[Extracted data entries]

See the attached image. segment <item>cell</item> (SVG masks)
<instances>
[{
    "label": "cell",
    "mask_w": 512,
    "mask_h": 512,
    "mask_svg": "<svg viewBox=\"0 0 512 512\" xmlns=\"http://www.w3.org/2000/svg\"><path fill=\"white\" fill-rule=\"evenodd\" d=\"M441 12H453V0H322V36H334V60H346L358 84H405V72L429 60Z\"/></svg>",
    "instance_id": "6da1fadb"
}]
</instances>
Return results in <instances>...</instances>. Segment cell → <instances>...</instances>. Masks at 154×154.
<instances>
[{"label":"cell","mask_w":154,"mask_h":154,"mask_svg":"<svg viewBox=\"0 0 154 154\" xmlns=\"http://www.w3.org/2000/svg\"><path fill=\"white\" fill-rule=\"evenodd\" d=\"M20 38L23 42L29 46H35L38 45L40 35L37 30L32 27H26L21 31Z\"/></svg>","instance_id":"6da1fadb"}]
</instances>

Exercise goal:
Reproduce all of the records above, replacing "Return results" with "Wrap output" and leaving every other character unchanged.

Result for this exercise:
See the attached image. segment <item>cell</item> (SVG masks)
<instances>
[{
    "label": "cell",
    "mask_w": 512,
    "mask_h": 512,
    "mask_svg": "<svg viewBox=\"0 0 512 512\" xmlns=\"http://www.w3.org/2000/svg\"><path fill=\"white\" fill-rule=\"evenodd\" d=\"M441 12H453V0H322V36H334V60H346L358 84H405V72L429 60Z\"/></svg>",
    "instance_id": "6da1fadb"
}]
</instances>
Wrap output in <instances>...</instances>. Segment cell → <instances>...</instances>. Masks at 154×154.
<instances>
[{"label":"cell","mask_w":154,"mask_h":154,"mask_svg":"<svg viewBox=\"0 0 154 154\" xmlns=\"http://www.w3.org/2000/svg\"><path fill=\"white\" fill-rule=\"evenodd\" d=\"M20 38L23 42L29 46H35L38 45L40 35L37 30L32 27H26L21 31Z\"/></svg>","instance_id":"6da1fadb"}]
</instances>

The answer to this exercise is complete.